» **WHAT TO WORK ON**:
Return, from the listing that follows, each line containing the word "site".

» **GIVEN DATA**:
================

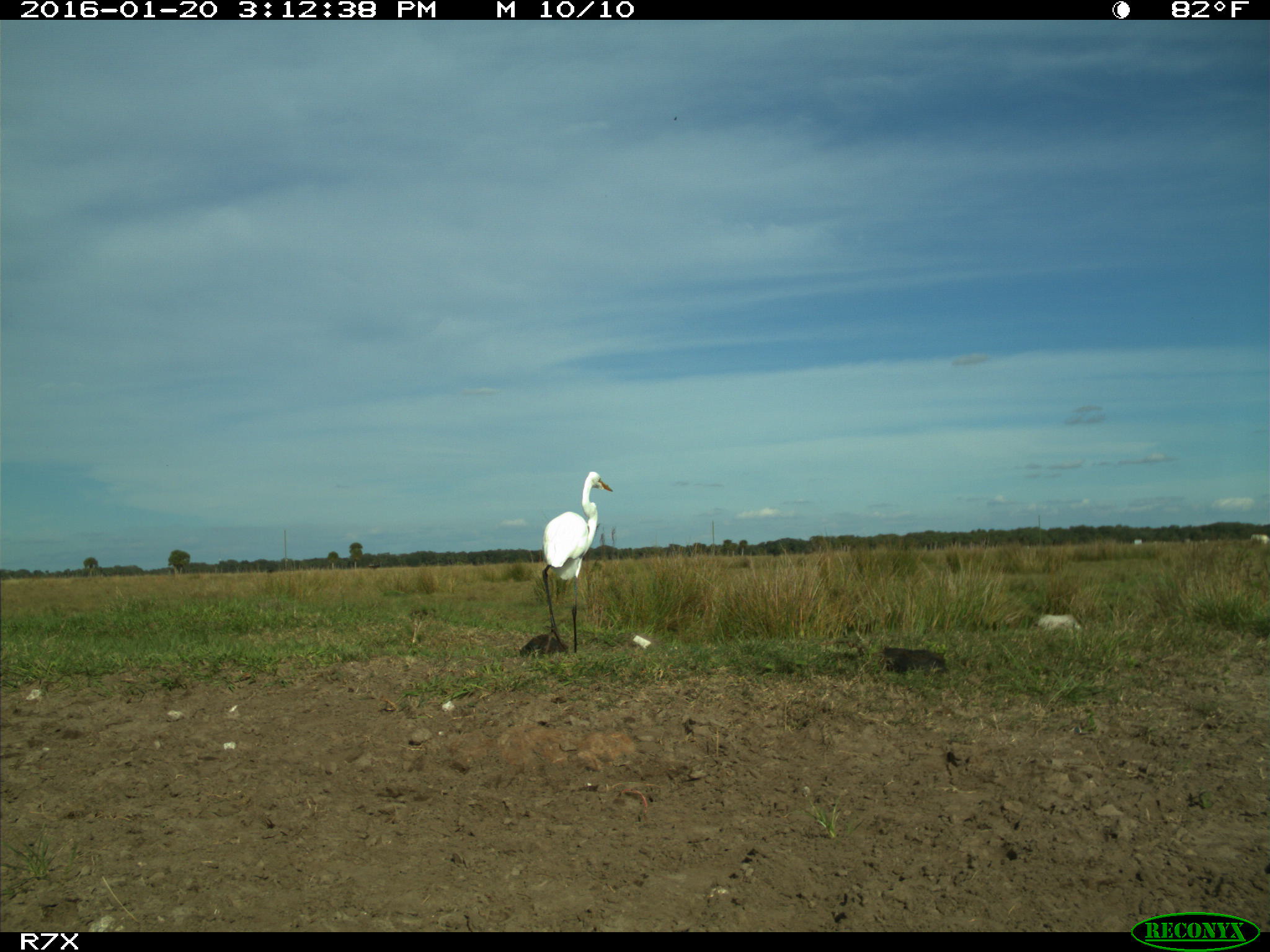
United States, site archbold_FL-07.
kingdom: Animalia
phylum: Chordata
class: Aves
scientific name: Aves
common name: birds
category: unidentified bird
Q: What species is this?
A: Unidentified bird (birds) (Aves).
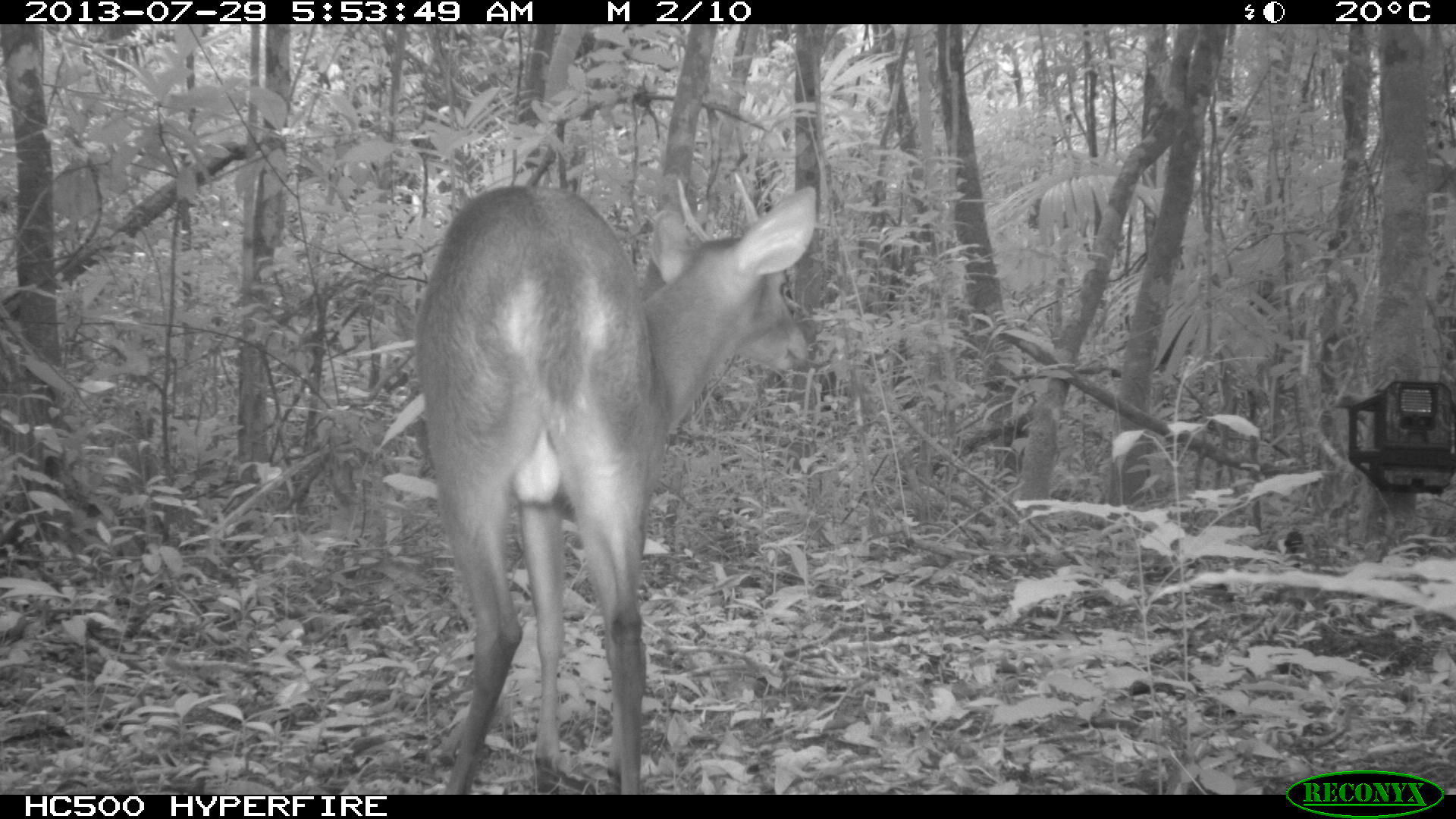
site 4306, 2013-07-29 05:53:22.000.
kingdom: Animalia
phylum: Chordata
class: Mammalia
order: Artiodactyla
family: Cervidae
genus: Mazama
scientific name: Mazama temama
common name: central american red brocket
Mazama temama (central american red brocket), count 1, sex male.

================

» **SOLUTION TO THE PROBLEM**:
United States, site archbold_FL-07.
site 4306, 2013-07-29 05:53:22.000.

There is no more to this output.